Eclipse Community Forums: EMF » [CDO] Some thoughts on enhancements

Help

Home

Home » Modeling » EMF » [CDO] Some thoughts on enhancements

Show: Today's Messages :: Show Polls :: Message Navigator

[CDO] Some thoughts on enhancements [message #425311]

Sat, 22 November 2008 11:01

Stefan Winkler

Messages: 307
Registered: July 2009
Location: Germany

Senior Member

Hi,

during and around ESE a few ideas about CDO enhancements popped into my
mind.
I'm interested in feedback. How do you think of the following issues:

1. Serverless operation

I'm a user of CDO's large-model-handling capabilities. I like the way,
CDO materializes just those parts of a model in memory which are
currently needed and makes it possible that the rest is GC'd. I don't
use the multi-user/multi-client features. This is why I only have one
session and use the JVM connector.
However, I wondered, if it would be possible to eliminate the Net4j
layer completely in a way that the session is directly wired to a store.
This would decrease communication and memory overhead which is caused by
the cascaded revision caches (client- and server-side). So what do you
think?
Do the existing interfaces support connecting the session directly to
the internal-container-"server-side"-revision cache? If this would work,
maybe CDO would be an excellent back-end for the E4 platform, which is
more or less completely based on models if I understood that correctly
at ESE.

2. Query abstraction

I don't like two things in the current backend implementation:
a) Mapping Strategies pass around SQL where-parts as strings and
b) Queries are passed around as query-language specific strings.

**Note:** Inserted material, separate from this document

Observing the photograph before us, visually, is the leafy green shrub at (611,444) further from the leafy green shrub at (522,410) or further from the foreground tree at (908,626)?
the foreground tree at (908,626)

Both issues could be adressed by an abstracted query, which is an object
that centrally represents a query. Maybe this could be handled in the
way regular expressions are handled.
- The user creates a query in a supported query language
- The query abstraction layer compiles the query into the abstract
representation
- At the store backend, the query is translated to the store-native
representation

So instead of

Client -----{OCL}-----> Server ------{OCL}-------> Store [parses and
translates to e.g.SQL]----> DB/MEM/...

we would have

Client --{OCL}-> AbstractQuery(AQ) ---> Server ---{AQ}--> Store
[translates to e.g.SQL]---->DB/MEM/...

If this is implemented in an efficient way, also store-internal queries
(like the above-mentioned where-parts) could be replaced by AQ
representations.

3. More intelligent mapping of references in DBStore

Currently, MultiReferences are stored in (souce_id, version, index,
target_id) tuples.
If in 1000 iterations an object O is added a reference and committed as in
for(i in 0..999) { o.getRef().add(foo[i]); commit; }
this would result in 1+2+3+4+5+6+...+999 rows in total. This does not
scale well, as revisions with a large number of references do need much
longer to be written -- even if the reference list has not been changed.

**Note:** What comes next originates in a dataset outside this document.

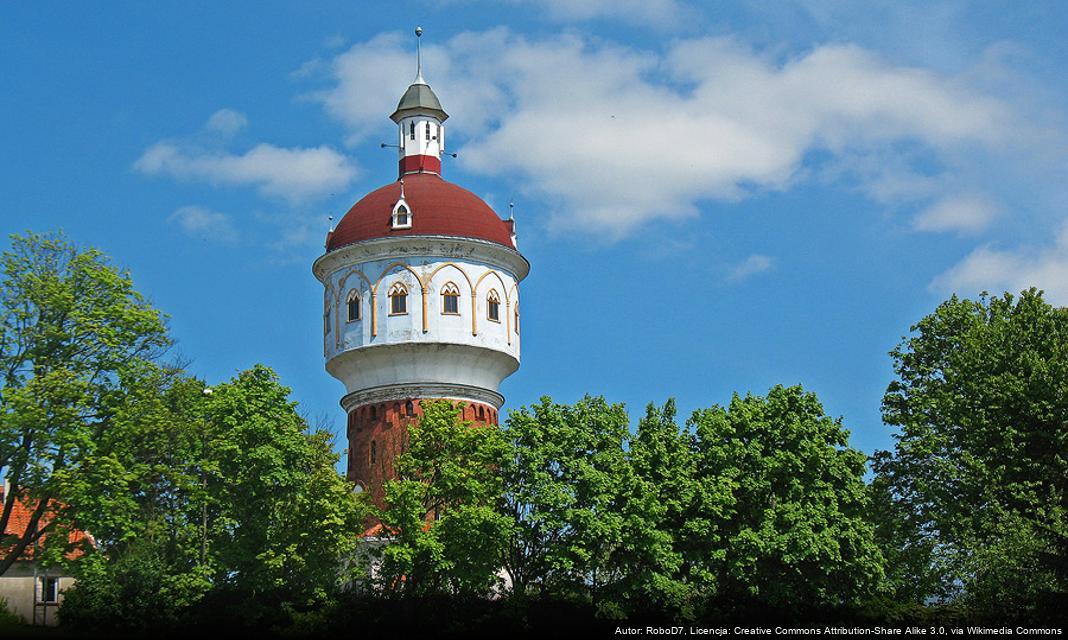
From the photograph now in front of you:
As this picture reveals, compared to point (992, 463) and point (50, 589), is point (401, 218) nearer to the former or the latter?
point (50, 589)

There was the idea of converting the reference list to a string
representation and store this like an attribute. However, depending on
the database system used, this results in a similar overhead, plus the
representation has to be created and parsed. (And BTW it violates the
basic principle of atomic DB rows - or 1NF in short).

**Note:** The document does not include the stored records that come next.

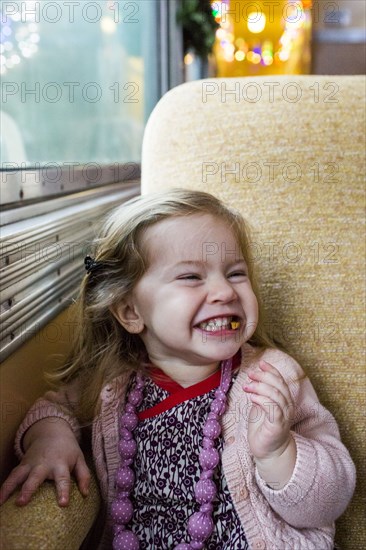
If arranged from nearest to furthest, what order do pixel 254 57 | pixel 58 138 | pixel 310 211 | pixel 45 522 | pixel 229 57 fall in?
1. pixel 45 522
2. pixel 310 211
3. pixel 58 138
4. pixel 229 57
5. pixel 254 57

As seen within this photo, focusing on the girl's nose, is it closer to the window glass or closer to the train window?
the train window

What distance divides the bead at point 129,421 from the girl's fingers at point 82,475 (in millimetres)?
94

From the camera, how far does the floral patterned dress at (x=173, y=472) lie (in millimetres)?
1042

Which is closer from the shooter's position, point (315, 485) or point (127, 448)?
point (315, 485)

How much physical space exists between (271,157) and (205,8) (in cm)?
280

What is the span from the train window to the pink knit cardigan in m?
0.19

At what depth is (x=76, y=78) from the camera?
2039 millimetres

My alternative idea would be to express the reference table as
(source_id, version_created, version_revised, index, target_id).
version_created would be the source version, for which the reference has
been created.
version_revised would be 0 if the reference still exists and if not ==0
it has been revised with the
creation of the given version. This would lead to no operation if the
references are unchanged,
O(1) if a reference is appended and only O(n) if a reference is removed
(and the subsequent indices are
updated).

4. Solution for OutOfMemoryErrors during huge commits

This one is a quote of Eike and is here just as a reminder.
If newObjects and dirtyObjects grow, because of a very large
transaction, it might me necessary to "swap out" those objects to
prevent OOME-s. (or transmitted to the server, or even temporarily
stored into the store).

So, discussion is opened :-)

Cheers,
Stefan

Report message to a moderator

Re: [CDO] Some thoughts on enhancements [message #425314 is a reply to message #425311]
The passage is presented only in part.